# Fortin Evo with GM T Harness any good?



## BruneiCruze (Aug 22, 2012)

I was wondering if any of you has experience with Fortin products Fortin Electronic Systems . Especially the Evo Series with the GM T-Harness.

If I understand it right, by using this I can install a aftermarket remote start and alarm without cutting wires. Well I did send them a mail and asked about it. Once they reply I will post it.


----------



## Mick (Dec 31, 2011)

Interested in your findings Brunei.


----------



## BruneiCruze (Aug 22, 2012)

double post, sorry


----------



## BruneiCruze (Aug 22, 2012)

BruneiCruze said:


> Hello,
> 
> Please excuse my ignorance, but I try to figure out what your product is good for / if it can be used for my set up as following:
> 
> ...





I have send them another email before I will order it.


----------



## BruneiCruze (Aug 22, 2012)

Now I am looking at this one too Modules | DSE Canada so together with the evo-all & t-harness I would be able to have a remote start and car alarm system without cutting wires.

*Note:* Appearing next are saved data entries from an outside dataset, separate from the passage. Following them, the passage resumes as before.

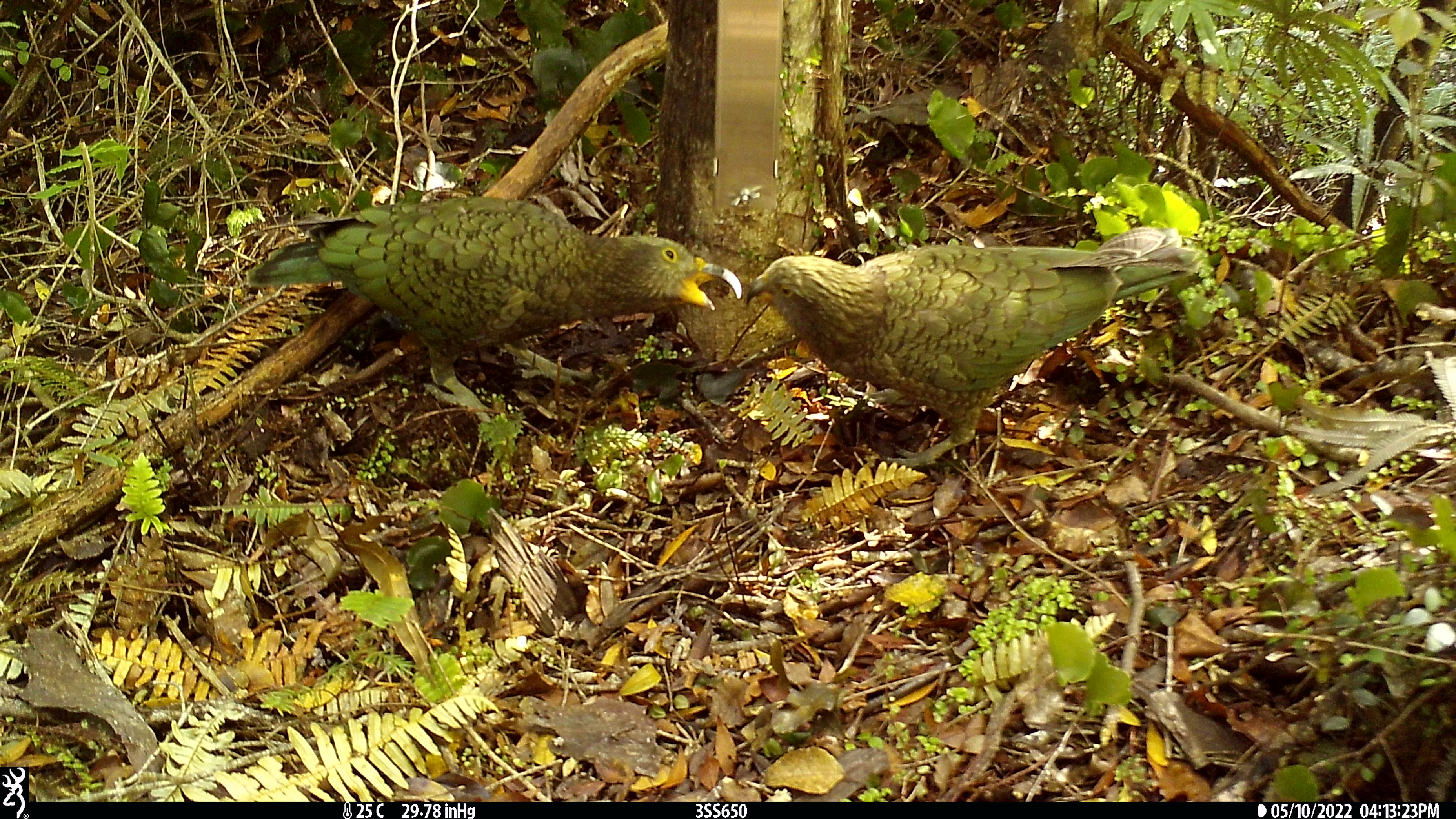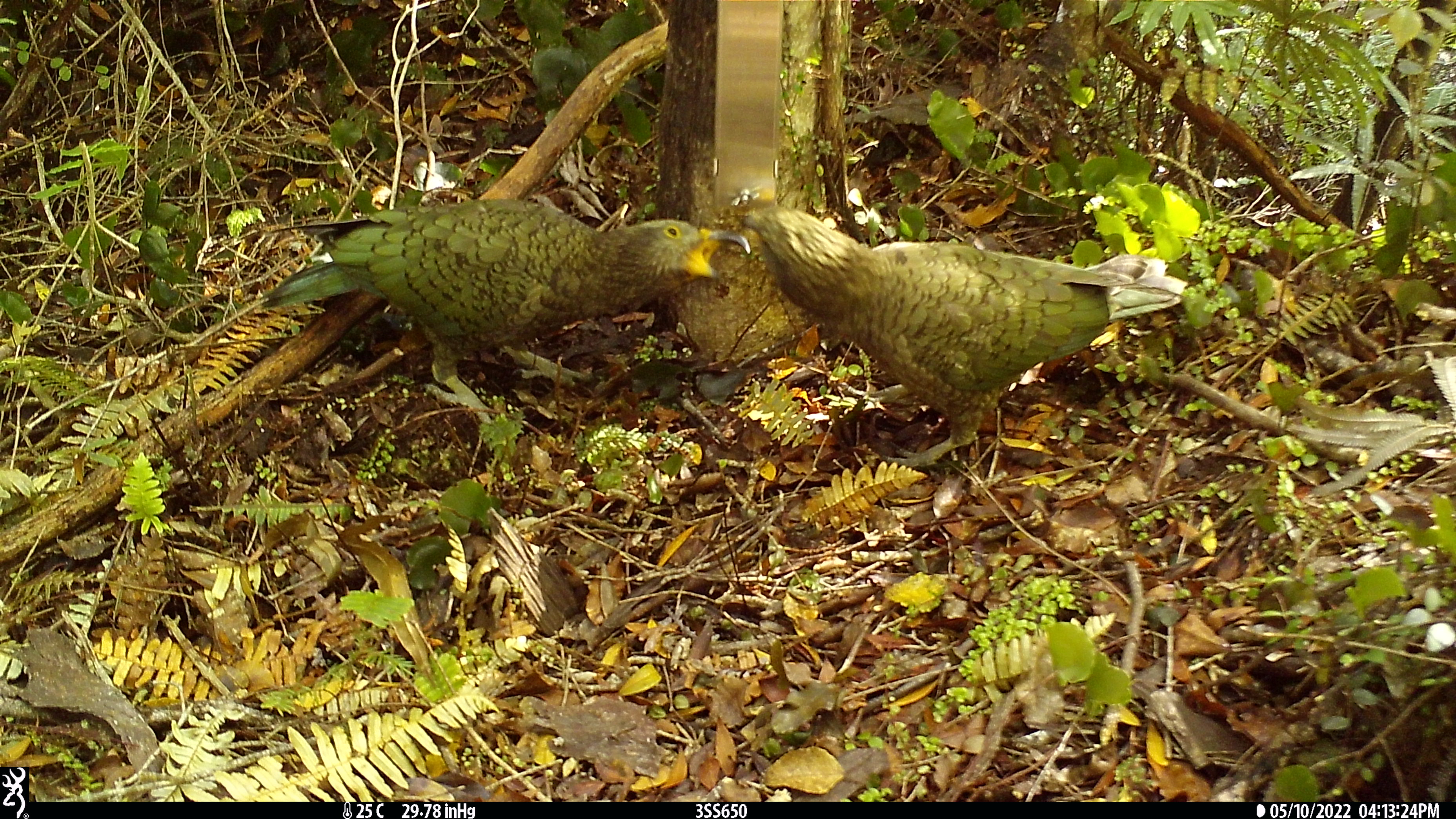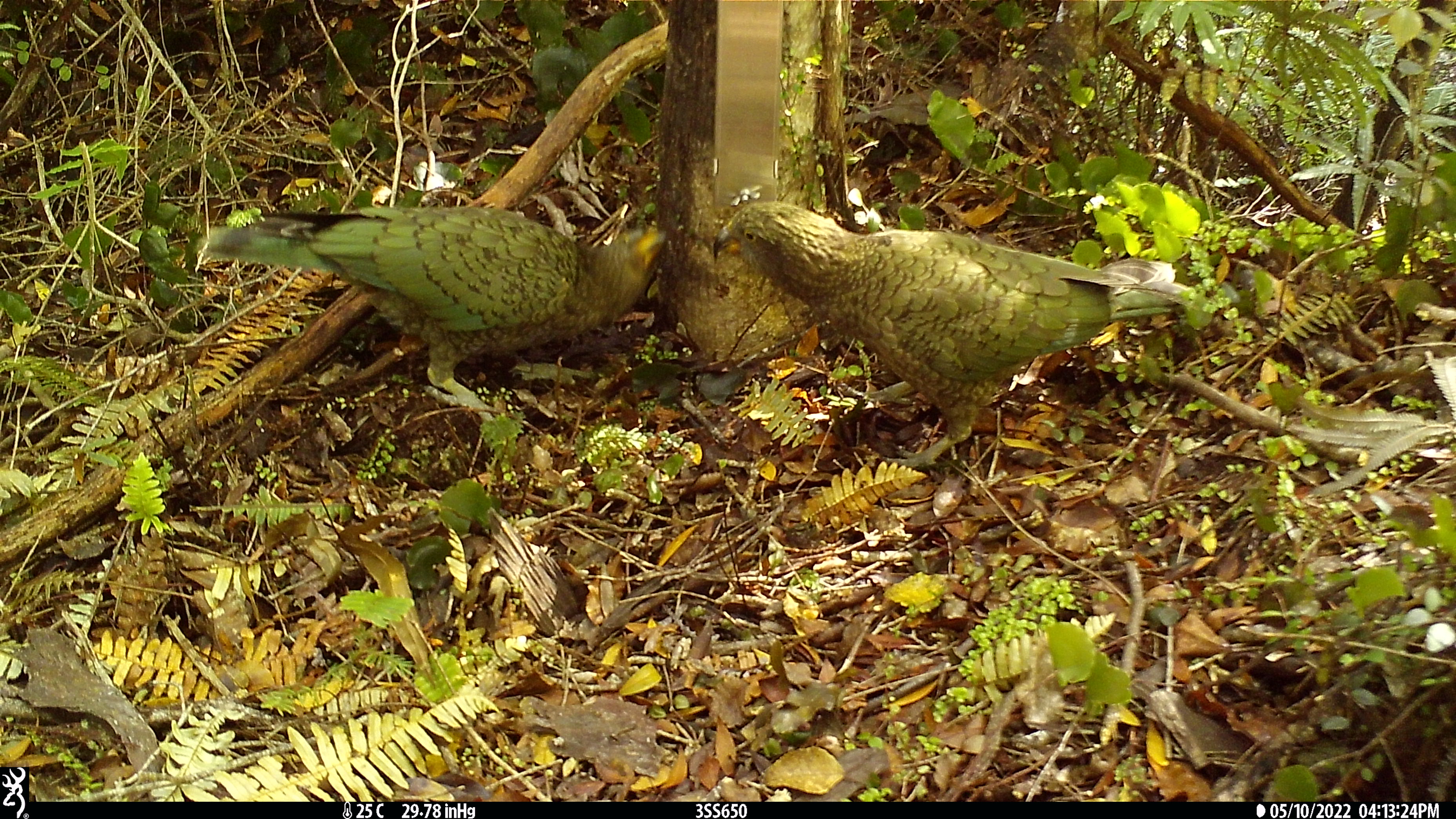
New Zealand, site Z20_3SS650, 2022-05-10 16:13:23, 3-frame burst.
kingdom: Animalia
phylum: Chordata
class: Aves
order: Psittaciformes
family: Strigopidae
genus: Nestor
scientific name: Nestor notabilis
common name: kea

So my car warranty can't be questioned by the dealer


----------



## titan2782 (Nov 4, 2011)

BruneiCruze, please keep us up-to-date with your progress on this. I know others on here want to know just how well it works and will want to jump on it if it works out.


----------



## cruzeman33 (Nov 26, 2013)

DO you think this would work with a manual and a clutch bypass switch?


----------



## cruzeman33 (Nov 26, 2013)

I have a 2012 cruze eco with manual trans, I installed evo all with the T- harness. To install i did not have to cut any wires to get the remote start to work, plug and play. For the manual tran I have to bypass the clutch switch only had to cut two wires. just be sure to leave the car in neutral if you plan on using the remote start. I just flip a switch before I get out of the car leaving it in neutral and then push lock three times and it starts, flip the switch back and the car is ready to go as normal and can only be started if the switch is in the correct position.


----------